L’actrice Darya Zhovner à Cannes, le 24 mai 2017. | STEPHAN VANFLETEREN POUR « LE MONDE »

Un certain regard

La révélation cannoise de cette 70e édition, n’allons pas la chercher plus loin : c’est ce premier long-métrage russe du jeune Kantemir Balagov, né en 1991 à Naltchik, ­capitale de la République caucasienne de Kabardino-Balkarie. Elève du prince de l’élégie Alexandre Sokourov, Balagov a retenu un fait divers qui s’est précisément déroulé dans sa ville natale en 1998 pour passer à l’action cinématographique. Il a bien fait, tout dans son film – où se télescopent la montée des antagonismes ethniques, la tragédie familiale et le polar – évoque le James Gray de Little Odessa.

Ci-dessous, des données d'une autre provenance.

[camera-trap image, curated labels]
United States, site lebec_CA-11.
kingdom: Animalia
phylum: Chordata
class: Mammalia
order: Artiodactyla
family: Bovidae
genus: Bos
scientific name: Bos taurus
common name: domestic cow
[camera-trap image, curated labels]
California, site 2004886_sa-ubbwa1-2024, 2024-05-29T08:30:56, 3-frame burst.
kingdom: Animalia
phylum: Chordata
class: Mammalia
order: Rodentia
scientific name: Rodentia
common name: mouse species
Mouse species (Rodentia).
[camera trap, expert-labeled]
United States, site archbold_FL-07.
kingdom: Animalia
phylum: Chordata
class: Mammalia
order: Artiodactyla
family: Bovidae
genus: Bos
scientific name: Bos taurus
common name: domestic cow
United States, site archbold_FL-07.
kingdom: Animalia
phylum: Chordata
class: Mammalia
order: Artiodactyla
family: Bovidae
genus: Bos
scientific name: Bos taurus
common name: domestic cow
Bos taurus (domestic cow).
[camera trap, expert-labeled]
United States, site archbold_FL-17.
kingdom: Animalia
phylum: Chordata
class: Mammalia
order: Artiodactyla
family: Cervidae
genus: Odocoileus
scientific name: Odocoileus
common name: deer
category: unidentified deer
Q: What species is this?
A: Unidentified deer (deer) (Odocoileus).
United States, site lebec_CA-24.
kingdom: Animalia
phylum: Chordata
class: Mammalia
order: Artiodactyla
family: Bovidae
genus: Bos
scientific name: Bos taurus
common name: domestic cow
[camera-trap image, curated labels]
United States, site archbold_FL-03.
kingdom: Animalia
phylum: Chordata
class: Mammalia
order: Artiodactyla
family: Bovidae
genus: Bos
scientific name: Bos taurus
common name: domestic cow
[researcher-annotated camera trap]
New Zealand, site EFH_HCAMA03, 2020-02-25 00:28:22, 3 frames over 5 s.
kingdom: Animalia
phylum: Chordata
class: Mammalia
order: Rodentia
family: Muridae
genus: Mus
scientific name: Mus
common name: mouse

Des fiançailles juives ouvrent le drame. Le talent du cinéaste éclate dès ces scènes d’ouverture. Ecran carré, couleurs chaudes, plans serrés, saturation rapide de la présence humaine dans le cadre, prolixité du hors-champ : tout ici indique la chaleur, l’affectivité, la solidarité vitale de la cellule familiale, regroupée autour de ses coutumes. Ilana, fille au charme électrique qui tient du garçon manqué, travaille avec son père dans le garage familial. En rentrant chez eux pour assister à ce repas de fête, elle croise son frère, avec lequel elle traîne quelques instants sur le côté de la maison pour partager une cigarette avec lui. Cette scène-là, avec ses gestes, ses ­confidences, ses caresses bourrues, sa provocation sensuelle aussi, suggère en même temps l’inquiétude étouffante de la promiscuité familiale, son horizon incestueux. Tesnota, titre russe de ce film (dont le sous-titre français est Une vie étroite), renvoie à ce sentiment de malaise lié à une trop grande exiguïté de l’espace partagé avec autrui.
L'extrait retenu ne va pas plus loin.